I have this project over time to settle the big container ( 23 inches in diameter, at waist level )I have in the middle of my little garden and put a maple in it that would go upright first and then spread out so that we could walk under it ) Do you think it could be done ? What cultivars would be most adapted ? Thanks
Off hand I'd say a japonicum, but the width of the container sounds a bit small for something you want to get fairly large. Mine tend to grow upright and then spread, and the larger leaves make for a nice feeling to walk under. I have aconitifolium where I walk under it, but it is in the ground and larger than what you would get in a container. It is now about 10 or 12 years old. I have seen fairly large maples in containers that size at the local nursery. David
I'm not sure how much color you can expect from your maples in the fall there, but the japonica offer great color usually. Other possibilities that I really like, and might do well in a container waist high, are the thread leaf maples. I have a Koto no Ito in the ground that is taller than me at 10 years and absolutely stunning. It would need more attention for pruning--they get pretty wide but remain more dense and 'bushy.' I'm still leaning towards japonicum for you, and there are many choices.
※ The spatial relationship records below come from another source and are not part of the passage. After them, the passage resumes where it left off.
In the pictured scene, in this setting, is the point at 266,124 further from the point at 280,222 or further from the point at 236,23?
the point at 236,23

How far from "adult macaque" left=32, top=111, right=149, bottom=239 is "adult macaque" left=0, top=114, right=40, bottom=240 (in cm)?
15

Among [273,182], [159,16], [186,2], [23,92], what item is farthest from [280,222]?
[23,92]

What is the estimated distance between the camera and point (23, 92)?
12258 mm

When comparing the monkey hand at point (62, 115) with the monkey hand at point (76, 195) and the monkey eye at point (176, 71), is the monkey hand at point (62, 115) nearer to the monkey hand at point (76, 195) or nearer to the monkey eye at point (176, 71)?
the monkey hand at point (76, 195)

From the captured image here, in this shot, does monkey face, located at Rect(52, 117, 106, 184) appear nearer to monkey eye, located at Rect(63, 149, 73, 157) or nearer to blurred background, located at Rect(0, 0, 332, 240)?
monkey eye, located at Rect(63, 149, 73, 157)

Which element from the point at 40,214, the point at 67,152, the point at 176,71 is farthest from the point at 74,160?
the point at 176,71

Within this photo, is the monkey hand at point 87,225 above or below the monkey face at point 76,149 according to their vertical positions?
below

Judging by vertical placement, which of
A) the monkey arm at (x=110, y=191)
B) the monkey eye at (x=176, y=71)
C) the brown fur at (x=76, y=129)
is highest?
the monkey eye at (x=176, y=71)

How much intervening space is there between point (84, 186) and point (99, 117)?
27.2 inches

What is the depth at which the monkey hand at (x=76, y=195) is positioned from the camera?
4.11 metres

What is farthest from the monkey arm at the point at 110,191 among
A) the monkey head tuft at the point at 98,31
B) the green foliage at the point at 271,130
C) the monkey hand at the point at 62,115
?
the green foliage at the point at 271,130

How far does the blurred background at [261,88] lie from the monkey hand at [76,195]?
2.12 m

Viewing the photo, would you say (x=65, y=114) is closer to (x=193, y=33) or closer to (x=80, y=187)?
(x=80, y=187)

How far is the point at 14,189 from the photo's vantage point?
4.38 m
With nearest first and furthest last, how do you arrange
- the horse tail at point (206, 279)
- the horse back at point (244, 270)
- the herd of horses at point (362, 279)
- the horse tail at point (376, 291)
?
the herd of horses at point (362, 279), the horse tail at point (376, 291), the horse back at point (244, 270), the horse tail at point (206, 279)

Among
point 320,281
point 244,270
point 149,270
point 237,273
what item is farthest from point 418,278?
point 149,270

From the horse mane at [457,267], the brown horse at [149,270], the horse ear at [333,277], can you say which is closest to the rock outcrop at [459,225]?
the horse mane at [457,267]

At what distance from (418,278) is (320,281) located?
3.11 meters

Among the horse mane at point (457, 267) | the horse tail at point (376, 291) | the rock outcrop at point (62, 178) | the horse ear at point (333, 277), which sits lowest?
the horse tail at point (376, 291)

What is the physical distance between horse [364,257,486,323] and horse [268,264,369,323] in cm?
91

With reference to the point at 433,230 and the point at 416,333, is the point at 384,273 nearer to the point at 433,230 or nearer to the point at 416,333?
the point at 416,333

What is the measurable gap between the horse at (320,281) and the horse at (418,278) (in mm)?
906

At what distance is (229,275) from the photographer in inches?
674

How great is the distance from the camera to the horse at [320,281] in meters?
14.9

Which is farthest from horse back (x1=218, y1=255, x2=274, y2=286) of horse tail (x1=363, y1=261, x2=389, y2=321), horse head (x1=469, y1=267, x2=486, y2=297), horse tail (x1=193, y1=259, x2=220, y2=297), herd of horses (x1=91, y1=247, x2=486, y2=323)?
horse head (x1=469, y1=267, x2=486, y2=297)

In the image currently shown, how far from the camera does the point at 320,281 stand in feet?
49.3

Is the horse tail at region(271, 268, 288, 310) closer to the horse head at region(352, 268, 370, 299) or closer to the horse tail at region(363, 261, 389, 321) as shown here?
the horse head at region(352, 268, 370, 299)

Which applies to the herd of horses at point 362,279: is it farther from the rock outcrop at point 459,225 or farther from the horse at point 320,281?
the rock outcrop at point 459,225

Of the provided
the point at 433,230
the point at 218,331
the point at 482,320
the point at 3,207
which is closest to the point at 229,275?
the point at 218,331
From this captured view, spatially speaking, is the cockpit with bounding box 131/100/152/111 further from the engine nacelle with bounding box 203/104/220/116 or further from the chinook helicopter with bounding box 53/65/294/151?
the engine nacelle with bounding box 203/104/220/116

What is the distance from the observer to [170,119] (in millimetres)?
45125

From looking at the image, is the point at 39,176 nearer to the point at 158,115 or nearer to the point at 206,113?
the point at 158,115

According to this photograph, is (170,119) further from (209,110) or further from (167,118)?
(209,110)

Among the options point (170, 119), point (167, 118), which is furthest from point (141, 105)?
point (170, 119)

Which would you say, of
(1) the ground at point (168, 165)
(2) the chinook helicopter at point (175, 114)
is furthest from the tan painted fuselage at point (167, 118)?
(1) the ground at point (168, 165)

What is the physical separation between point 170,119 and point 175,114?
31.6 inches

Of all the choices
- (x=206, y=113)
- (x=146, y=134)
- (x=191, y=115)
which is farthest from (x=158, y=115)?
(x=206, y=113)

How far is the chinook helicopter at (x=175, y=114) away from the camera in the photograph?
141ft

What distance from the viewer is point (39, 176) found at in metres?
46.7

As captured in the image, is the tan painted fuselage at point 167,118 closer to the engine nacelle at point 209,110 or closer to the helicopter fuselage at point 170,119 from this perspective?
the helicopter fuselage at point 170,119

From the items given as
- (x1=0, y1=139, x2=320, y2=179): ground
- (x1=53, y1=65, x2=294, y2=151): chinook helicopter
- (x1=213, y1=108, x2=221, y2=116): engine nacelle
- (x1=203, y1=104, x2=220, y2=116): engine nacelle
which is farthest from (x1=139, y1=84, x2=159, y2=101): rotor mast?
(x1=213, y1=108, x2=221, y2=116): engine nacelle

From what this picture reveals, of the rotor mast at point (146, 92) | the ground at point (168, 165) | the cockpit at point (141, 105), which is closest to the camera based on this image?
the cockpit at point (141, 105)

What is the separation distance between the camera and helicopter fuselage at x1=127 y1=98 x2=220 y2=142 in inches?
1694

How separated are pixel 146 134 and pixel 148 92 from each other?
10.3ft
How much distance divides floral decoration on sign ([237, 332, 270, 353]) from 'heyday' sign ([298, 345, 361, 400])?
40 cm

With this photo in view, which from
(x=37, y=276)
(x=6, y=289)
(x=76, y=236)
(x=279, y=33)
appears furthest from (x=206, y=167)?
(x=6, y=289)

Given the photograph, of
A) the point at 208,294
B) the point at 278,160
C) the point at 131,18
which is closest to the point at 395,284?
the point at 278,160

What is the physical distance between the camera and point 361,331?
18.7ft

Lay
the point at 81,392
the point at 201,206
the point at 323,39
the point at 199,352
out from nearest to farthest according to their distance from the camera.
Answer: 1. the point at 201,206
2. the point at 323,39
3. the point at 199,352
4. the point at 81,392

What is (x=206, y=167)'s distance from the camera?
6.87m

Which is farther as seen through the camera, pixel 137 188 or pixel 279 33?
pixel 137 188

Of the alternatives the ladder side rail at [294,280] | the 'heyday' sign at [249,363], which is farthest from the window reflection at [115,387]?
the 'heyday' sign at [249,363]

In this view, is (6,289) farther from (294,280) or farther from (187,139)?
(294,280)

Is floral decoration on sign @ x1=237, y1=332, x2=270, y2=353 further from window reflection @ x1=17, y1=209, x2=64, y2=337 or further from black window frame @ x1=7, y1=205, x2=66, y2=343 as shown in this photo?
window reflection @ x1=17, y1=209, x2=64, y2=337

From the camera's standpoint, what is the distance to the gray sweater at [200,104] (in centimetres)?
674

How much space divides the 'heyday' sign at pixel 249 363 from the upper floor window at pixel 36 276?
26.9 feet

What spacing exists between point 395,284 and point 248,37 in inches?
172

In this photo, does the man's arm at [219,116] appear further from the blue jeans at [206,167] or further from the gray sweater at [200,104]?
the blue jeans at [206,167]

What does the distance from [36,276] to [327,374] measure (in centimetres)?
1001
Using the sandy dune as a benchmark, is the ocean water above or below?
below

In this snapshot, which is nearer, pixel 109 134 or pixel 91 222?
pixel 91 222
The main problem I see would be its exposition to the South in summer. The weather here could be compared to that in UK. Do you think it would take sun alright ? for I read semi shade would be best.
My first thought after reading the initial post was Acer palmatum 'Omure yama'. It is said to grow upright at first, and then begin to grow outward with pendulous branches. The best picture showing this habit is in one of the Vertrees books, possibly the pocket guide. Though as jacquot said, the container size could limit eventual growth, and it would surely take a while for a grand, weeping specimen to develop to the size desired. Japonica are indeed a good choice for outward growth and great fall color.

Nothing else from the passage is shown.